**Text to read:**
** Begin **
Solved Standard alphabetical order - how?

  • Thread starter Deleted member 9563
  • Start date
D

Deleted member 9563

Guest
I would like to see files sorted in standard alphabetical order. As it stands, I have a non-standard order in which all upper-case letters come before lower-case letters. The result is "Desk" coming before "arc". The problem appears to be system wide. How can I fix this?
 
Firstly, being pedantic, the default behaviour with caps before lowercase is the standard behaviour. For better or worse, the default Unix behaviour is to sort based on the numeric character values, and it is correct for FreeBSD to continue to use that default. Ignoring case in the ordering is non-standard.

The standard way of setting up locales and charsets is now to use login.conf(5) either in /etc/login.conf or ~/.login_conf. The default /etc/login.conf ships with an example for setting up a Russian locale, and /usr/share/skel/dot.login_conf has an example for German. The relevant capability names are charset and lang.

Also, note that en_US is technically not correct, it should include the charset as well, so one of the following (the correct choice is the one which matches the configuration of your terminal window / device):
  • en_US.ISO8859-1
  • en_US.ISO8859-15
  • en_US.US-ASCII
  • en_US.UTF-8
Use locale -a to get a list of valid language settings, and locale -m to get a list of valid charsets.

Lastly, LANG is the better choice of environment variable, and the standard way of setting your preference via that method (if you prefer not to use login.conf for some reason), rather than LC_ALL (which is an override). See environ(7).
 
Thank you for your quick response gpatrick and Murph.

I've got
Code:
LC_ALL=en_US.UTF-8
in my /etc/login.conf. Even after running
Code:
cap_mkdb /etc/login.conf
I'm not seeing any difference.

Firstly, being pedantic, the default behaviour with caps before lowercase is the standard behaviour. For better or worse, the default Unix behaviour is to sort based on the numeric character values, and it is correct for FreeBSD to continue to use that default. Ignoring case in the ordering is non-standard.
** End **
Excerpts from labeled region data
** Begin **
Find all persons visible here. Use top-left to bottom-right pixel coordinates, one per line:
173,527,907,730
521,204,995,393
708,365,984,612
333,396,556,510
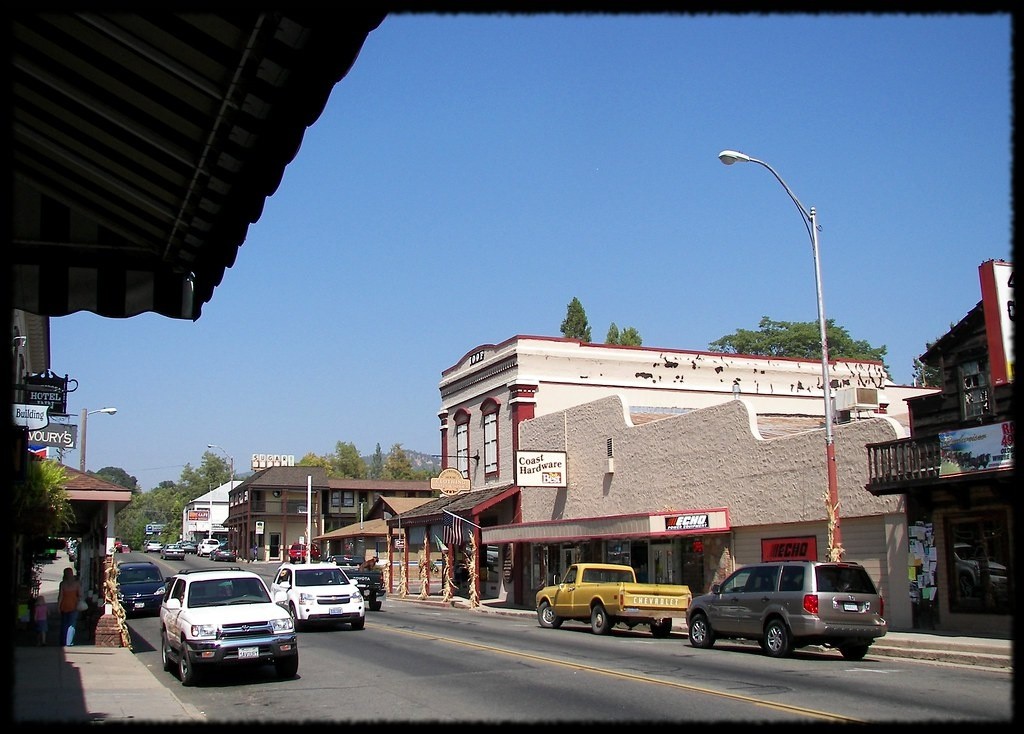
55,567,85,646
34,596,52,644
** End **
**To do:**
• A. Format every line of the labeled region records as a numbered list, skipping blank lines and leaving out the pictures.
• B. Resume the forum thread on alphabetical file sorting from the point at which it ends.
The forum thread and the records are unrelated to each other.

**Solved problems:**
• A.
1. Find all persons visible here. Use top-left to bottom-right pixel coordinates, one per line:
2. 173,527,907,730
3. 521,204,995,393
4. 708,365,984,612
5. 333,396,556,510
6. 55,567,85,646
7. 34,596,52,644

• B.
Point taken. :) I should have clarified that by "alphabetical" order I was referring to the English standard and not the UNIX standard. I recognize that I'm using *NIX but in this particular case I'm using it as a tool to manipulate English where, as you will see by any authoritative reference such as the OED, that "geometry" comes before "Georgian".

My concern is that when I have a long listing, grouping upper-case and lower-case separately causes unneeded difficulty in locating what I want. Can you imagine going to a book library and having to go to different stacks for upper and lower case!
 
Thank you for your quick response gpatrick and Murph.

I've got
Code:
LC_ALL=en_US.UTF-8
in my /etc/login.conf. Even after running
Code:
cap_mkdb /etc/login.conf
I'm not seeing any difference.



Point taken. :) I should have clarified that by "alphabetical" order I was referring to the English standard and not the UNIX standard. I recognize that I'm using *NIX but in this particular case I'm using it as a tool to manipulate English where, as you will see by any authoritative reference such as the OED, that "geometry" comes before "Georgian".

My concern is that when I have a long listing, grouping upper-case and lower-case separately causes unneeded difficulty in locating what I want. Can you imagine going to a book library and having to go to different stacks for upper and lower case!

Well, I've done a little digging, as this issue got my curiosity. On both FreeBSD and OS X, LC_COLLATE is more or less the same for all variants of en_GB and en_US, and essentially follows the traditional Unix and POSIX ordering (which is based on the ordering of US-ASCII character codes). The high bit characters (128–255) vary depending on the encoding, but the low range is the same for all.

I can, however, offer you a couple of commands which may help, and could be configured as a shell alias for convenience. ls -f | sort -f | column for a basic listing, and ls -lf | sort -f -k9 for a long listing.

You could also create a custom LC_COLLATE using colldef(1), but that is left as a moderately complex task for the reader. Beware of possibly odd behaviour from some things (not thinking of anything in particular, just you are into relatively unexplored territory) with a custom locale, and I strongly recommend against having such a thing configured for root or system daemons. If doing such a thing, it is possibly best not to replace anything in the standard locales, but to clone one of them under a new name and add the custom collation there; but on the other hand most system stuff should be using C or POSIX anyway.
 
Murph I think you have given me as good an answer as I'm going to get, and indeed your offered commands will work for my purposes. I'll put them in my alias list.

I too have done a lot of searching about this and I see no one offering a solution involving locale. Interestingly, I also run a machine with 16 bit DOS and note that the sort algorithm used there does actually use the English order (A a, B b, etc.). It would seem that a little basic code, though far beyond my skills, could be useful for those using FreeBSD to write and organize English text. In any case, I'll consider this solved for my purposes.

I can, however, offer you a couple of commands which may help, and could be configured as a shell alias for convenience. ls -f | sort -f | column for a basic listing, and ls -lf | sort -f -k9 for a long listing.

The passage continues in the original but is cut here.